▶ **Task item**
Report each line of the material in which the word "share" appears.

▶ **Data shown**
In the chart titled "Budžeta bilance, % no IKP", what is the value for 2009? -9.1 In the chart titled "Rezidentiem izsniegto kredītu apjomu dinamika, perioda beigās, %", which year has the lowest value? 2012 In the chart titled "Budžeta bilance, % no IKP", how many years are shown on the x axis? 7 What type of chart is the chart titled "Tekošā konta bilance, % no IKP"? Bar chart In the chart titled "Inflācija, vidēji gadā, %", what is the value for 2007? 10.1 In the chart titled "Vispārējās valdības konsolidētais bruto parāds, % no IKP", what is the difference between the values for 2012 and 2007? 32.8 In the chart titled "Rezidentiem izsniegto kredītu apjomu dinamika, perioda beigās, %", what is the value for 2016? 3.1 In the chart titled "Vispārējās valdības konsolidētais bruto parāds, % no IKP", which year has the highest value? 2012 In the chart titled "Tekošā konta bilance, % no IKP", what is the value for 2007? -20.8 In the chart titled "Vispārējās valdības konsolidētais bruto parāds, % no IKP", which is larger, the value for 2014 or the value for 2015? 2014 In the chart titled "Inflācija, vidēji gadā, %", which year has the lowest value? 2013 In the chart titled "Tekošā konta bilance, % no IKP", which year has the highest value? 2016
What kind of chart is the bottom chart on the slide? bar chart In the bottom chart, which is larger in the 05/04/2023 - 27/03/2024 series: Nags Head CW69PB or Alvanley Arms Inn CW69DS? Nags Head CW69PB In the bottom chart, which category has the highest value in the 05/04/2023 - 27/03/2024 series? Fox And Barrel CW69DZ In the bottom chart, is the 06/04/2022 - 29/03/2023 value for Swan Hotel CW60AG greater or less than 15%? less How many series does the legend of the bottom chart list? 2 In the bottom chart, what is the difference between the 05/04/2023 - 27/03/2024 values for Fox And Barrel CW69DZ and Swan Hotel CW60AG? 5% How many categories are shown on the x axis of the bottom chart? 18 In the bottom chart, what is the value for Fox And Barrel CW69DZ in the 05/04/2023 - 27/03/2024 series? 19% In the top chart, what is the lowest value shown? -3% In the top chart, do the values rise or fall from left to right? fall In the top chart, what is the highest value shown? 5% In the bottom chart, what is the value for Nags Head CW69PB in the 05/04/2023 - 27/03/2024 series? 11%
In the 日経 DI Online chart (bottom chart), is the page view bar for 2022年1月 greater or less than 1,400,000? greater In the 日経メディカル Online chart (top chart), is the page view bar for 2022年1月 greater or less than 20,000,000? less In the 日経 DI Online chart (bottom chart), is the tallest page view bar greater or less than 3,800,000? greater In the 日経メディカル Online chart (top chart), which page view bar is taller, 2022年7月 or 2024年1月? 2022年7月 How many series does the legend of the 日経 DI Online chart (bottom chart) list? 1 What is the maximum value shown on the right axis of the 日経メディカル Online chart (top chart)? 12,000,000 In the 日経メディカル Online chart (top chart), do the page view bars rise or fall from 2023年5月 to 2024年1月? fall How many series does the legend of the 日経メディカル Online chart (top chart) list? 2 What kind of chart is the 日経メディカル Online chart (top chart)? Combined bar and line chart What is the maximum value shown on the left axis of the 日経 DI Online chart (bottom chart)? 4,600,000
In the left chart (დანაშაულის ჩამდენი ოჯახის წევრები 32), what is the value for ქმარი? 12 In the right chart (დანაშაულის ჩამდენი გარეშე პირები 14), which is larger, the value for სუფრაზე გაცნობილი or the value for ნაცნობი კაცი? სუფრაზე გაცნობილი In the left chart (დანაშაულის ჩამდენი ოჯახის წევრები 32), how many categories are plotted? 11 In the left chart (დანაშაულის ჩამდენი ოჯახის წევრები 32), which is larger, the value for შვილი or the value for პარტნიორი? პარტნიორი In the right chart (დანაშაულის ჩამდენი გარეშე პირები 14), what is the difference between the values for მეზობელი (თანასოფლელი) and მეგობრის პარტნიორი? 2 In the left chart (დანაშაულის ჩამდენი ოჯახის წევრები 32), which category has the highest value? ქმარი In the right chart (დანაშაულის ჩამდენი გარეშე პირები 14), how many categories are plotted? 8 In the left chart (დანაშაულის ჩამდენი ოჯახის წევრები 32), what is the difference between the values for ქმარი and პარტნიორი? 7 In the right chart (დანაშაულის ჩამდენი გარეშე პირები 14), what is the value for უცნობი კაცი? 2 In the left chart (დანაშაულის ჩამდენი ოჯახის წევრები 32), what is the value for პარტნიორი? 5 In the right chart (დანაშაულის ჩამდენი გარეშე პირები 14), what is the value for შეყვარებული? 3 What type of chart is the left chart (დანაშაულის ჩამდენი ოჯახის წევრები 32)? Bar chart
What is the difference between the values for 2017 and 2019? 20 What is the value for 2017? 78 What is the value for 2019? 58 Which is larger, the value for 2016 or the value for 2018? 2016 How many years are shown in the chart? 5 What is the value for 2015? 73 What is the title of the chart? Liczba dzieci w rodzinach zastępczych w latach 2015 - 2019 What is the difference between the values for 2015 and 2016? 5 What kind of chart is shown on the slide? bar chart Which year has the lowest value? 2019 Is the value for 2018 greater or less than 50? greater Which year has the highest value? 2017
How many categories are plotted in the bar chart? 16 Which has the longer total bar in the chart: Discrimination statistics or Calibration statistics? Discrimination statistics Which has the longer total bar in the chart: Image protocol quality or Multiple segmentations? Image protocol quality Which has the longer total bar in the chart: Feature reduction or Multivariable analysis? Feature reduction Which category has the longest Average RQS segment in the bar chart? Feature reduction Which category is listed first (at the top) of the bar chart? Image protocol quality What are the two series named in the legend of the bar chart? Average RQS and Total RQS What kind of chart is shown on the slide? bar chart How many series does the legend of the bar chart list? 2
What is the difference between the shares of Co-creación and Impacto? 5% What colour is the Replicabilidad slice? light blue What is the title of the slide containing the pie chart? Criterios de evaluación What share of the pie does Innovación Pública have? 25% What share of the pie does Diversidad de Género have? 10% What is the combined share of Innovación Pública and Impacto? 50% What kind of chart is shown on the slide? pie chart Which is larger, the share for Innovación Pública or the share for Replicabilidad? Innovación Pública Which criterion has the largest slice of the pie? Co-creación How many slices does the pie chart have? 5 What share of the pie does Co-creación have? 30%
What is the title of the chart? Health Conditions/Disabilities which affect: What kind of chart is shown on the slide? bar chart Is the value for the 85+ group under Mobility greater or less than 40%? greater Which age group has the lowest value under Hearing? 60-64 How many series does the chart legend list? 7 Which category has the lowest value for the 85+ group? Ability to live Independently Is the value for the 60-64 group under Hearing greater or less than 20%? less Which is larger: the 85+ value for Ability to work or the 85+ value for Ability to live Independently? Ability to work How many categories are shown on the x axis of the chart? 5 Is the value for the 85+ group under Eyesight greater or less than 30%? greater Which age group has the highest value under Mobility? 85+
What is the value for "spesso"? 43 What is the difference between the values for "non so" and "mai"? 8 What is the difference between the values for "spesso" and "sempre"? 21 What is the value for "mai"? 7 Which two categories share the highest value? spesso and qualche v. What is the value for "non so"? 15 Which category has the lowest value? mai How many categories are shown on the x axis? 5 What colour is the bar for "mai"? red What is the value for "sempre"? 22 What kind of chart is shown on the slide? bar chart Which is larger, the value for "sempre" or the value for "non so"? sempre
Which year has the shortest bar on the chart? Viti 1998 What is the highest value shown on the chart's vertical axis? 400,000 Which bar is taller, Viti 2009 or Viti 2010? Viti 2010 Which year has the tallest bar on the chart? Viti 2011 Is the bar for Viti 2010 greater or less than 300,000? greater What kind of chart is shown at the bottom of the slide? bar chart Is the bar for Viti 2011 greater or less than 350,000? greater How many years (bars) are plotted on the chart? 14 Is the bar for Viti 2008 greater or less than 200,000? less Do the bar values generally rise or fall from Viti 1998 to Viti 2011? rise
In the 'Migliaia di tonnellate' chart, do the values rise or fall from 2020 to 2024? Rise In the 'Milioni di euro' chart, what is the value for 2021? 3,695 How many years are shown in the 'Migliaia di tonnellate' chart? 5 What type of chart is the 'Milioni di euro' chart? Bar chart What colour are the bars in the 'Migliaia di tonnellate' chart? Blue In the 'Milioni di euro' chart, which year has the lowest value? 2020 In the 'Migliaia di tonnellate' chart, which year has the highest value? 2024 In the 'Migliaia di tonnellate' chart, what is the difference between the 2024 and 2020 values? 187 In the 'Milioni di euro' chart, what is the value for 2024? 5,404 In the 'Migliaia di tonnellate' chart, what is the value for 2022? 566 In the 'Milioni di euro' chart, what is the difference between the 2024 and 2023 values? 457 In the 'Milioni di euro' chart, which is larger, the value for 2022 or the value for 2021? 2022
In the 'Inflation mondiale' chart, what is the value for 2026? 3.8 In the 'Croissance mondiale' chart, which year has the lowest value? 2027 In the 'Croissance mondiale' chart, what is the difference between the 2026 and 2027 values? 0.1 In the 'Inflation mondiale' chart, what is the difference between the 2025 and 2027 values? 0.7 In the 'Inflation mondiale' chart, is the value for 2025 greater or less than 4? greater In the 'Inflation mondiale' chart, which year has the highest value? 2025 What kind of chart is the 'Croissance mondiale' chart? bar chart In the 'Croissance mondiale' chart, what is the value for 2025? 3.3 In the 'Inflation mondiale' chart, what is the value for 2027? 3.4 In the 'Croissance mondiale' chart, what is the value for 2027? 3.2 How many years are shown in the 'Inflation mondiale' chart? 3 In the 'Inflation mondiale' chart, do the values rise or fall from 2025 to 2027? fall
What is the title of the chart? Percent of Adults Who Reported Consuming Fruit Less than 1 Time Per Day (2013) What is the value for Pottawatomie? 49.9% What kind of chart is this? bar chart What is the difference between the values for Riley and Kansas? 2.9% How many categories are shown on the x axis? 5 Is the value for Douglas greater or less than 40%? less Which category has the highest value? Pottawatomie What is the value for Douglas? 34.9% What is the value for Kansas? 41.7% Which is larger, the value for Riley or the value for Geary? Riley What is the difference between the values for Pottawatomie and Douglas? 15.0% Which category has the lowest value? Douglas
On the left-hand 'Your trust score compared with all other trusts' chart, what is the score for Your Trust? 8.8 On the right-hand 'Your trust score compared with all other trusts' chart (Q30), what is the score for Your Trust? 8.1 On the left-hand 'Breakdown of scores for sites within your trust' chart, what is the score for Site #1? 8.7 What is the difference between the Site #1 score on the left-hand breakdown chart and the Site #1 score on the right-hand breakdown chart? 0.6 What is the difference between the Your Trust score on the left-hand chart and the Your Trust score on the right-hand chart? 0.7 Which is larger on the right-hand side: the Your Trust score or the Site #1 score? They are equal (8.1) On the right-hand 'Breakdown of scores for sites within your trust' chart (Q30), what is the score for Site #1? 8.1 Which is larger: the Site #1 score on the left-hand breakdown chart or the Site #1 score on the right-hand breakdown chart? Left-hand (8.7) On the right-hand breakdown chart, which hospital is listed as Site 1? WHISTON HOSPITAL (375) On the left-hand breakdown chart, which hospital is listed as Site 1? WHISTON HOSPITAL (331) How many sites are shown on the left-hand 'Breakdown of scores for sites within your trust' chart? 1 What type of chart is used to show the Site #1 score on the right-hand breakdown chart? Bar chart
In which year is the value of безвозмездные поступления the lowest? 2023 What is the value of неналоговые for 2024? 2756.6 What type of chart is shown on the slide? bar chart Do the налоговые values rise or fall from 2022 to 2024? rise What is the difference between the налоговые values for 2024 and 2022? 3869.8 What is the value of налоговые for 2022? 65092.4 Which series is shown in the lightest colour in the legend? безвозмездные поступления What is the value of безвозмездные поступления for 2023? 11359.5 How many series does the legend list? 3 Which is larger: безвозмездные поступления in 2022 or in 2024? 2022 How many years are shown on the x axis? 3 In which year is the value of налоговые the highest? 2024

▶ **Worked solution**
What is the difference between the shares of Co-creación and Impacto? 5% What colour is the Replicabilidad slice? light blue What is the title of the slide containing the pie chart? Criterios de evaluación What share of the pie does Innovación Pública have? 25% What share of the pie does Diversidad de Género have? 10% What is the combined share of Innovación Pública and Impacto? 50% What kind of chart is shown on the slide? pie chart Which is larger, the share for Innovación Pública or the share for Replicabilidad? Innovación Pública Which criterion has the largest slice of the pie? Co-creación How many slices does the pie chart have? 5 What share of the pie does Co-creación have? 30%
What is the value for "spesso"? 43 What is the difference between the values for "non so" and "mai"? 8 What is the difference between the values for "spesso" and "sempre"? 21 What is the value for "mai"? 7 Which two categories share the highest value? spesso and qualche v. What is the value for "non so"? 15 Which category has the lowest value? mai How many categories are shown on the x axis? 5 What colour is the bar for "mai"? red What is the value for "sempre"? 22 What kind of chart is shown on the slide? bar chart Which is larger, the value for "sempre" or the value for "non so"? sempre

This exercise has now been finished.